Теперь нас стало пятеро. Девушки блестели от пота, как селедки. Видимо, от безудержных танцев. Одна была хорошенькая, особенно по сравнению с другой (хочешь казаться красивой – заведи некрасивую подругу). Та, что хорошенькая, обладала стройной фигурой и умным лицом, другая – толстыми боками и жирной, лоснящейся физиономией в прыщах.
– А пойдемте все танцевать! – провизжала толстобокая. Потом сорвалась с места и, схватив меня за руки, стала тянуть за собой. Я отказался, оставшись за столом в одиночестве.
Музыка стучала в висках. Я пил и наблюдал за танцующими грудями, ляжками, ягодицами женщин. Думал о Вере. Пиво стало настойчиво напоминать о себе в мочевом пузыре. Я пошел в клозет. Облегчив душу, вымыл руки и направился к выходу. В дверях меня чуть не сбил с ног какой-то долговязый человек:
– Осторожней! – сказал я, собираясь идти дальше.
– Да пошел ты, мудила! – донеслось до меня.
– Это ты мне?
–Да, тебе! – сказал с воодушевлением долговязый и двинулся на меня.
Я ударил его в выпирающий кадык, чтобы он проглотил дыхание, потом два раза в лицо. Человек упал навзничь. Тогда я стал бить пяткой сверху по его голове. Упираясь рукой в кафель стены, я старался вонзить свой каблук между пальцев его рук, которыми он старательно прикрывался. Хотелось разорвать покров его лица. Я бил долго, с удовольствием. Он кряхтел, уже не закрывался. Через некоторое время в туалет кто-то зашел, после чего я удалился. Настроение пропало, к тому же не хотелось дальнейших разборок с охраной или милицией.
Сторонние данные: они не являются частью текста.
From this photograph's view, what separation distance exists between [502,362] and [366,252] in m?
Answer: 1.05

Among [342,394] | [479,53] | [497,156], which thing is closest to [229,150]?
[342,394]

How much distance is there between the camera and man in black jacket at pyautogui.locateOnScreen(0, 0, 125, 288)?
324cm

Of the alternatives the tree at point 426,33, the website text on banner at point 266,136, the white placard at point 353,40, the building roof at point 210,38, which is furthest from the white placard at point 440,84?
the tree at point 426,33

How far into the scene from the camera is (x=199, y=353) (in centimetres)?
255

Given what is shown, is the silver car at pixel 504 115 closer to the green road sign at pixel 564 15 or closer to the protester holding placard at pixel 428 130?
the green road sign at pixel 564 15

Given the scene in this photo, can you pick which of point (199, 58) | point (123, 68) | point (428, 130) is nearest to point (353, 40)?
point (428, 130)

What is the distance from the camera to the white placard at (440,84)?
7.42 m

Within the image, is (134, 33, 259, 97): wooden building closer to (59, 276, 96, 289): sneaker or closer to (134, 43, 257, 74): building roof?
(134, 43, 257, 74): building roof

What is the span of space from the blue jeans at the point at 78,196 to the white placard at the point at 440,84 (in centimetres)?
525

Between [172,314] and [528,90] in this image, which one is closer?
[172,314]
– Надо уходить, – крикнул я в ухо танцующему с неизвестной мне особой Димке.
Димка состроил вопросительную гримасу.
– Бери Гарика, я жду вас на улице. Потом все объясню, – добавил я.
Прошло минут двадцать. Наконец они вышли с тремя девицами, причем одна из них та, толстая, с прыщами.
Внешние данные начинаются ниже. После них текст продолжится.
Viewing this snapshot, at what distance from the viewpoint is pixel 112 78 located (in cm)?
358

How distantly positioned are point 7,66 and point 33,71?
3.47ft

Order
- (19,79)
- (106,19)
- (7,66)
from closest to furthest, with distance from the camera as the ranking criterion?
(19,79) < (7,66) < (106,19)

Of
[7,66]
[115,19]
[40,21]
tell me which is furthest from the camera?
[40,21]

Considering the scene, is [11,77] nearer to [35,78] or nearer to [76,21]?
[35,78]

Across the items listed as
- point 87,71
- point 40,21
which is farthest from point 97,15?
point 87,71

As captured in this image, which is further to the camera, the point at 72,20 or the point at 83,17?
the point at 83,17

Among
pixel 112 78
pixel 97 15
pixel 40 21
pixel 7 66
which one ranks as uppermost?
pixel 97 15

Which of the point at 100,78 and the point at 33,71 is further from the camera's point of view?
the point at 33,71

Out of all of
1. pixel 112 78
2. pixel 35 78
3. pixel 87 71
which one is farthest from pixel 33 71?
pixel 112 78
Мы поехали к Димке пить. Помимо водки и пива откуда-то взялась марихуана. Я знал, что мешать одно с другим вредно для здоровья, но наплевал на это – ужасное состояние, когда вроде бы хочешь что-то сказать, а вместо этого жуешь собственный мозг.
Очнулся на все том же крутом диване, рядом со мной лицо в красных прыщах – тошнота. Гарик уже пил пиво на кухне и громко ржал, рассказывая что-то Димке.
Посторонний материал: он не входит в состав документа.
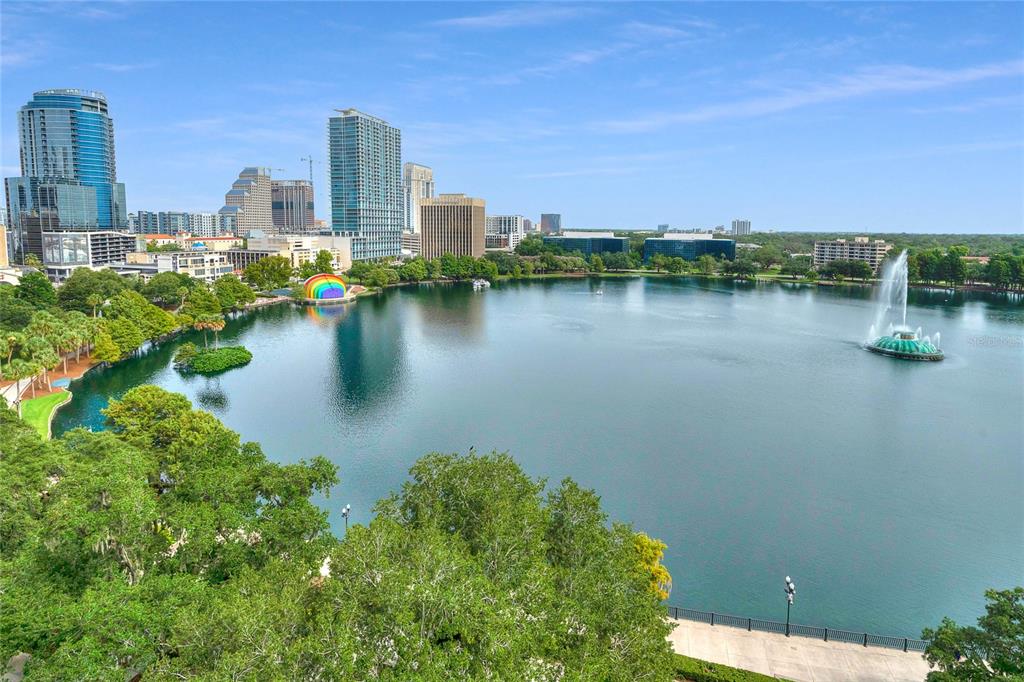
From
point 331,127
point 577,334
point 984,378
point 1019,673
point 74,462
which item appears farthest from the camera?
point 331,127

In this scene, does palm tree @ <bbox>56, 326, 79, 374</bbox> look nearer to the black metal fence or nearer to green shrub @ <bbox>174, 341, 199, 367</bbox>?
green shrub @ <bbox>174, 341, 199, 367</bbox>

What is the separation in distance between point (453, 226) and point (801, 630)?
131m

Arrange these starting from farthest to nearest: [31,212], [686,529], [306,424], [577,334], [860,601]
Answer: [31,212] → [577,334] → [306,424] → [686,529] → [860,601]

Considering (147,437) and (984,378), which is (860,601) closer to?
(147,437)

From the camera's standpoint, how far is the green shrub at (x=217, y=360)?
46906 mm

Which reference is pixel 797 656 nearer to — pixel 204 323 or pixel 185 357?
pixel 185 357

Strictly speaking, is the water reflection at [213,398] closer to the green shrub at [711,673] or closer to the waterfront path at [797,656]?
the waterfront path at [797,656]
– Что, проснулся уже, герой-любовник?! – сказало мне женским голосом прыщавое лицо, зевая. Я ощутил тухлый запах ее нечищеного рта.
– А мне, определенно, везет, – прошептал я, улыбнувшись, и побежал к унитазу.
На кухне:
– Сколько можно пить? Скоро отчизну пропьете, – сказал я, достав бутылку пива из холодильника.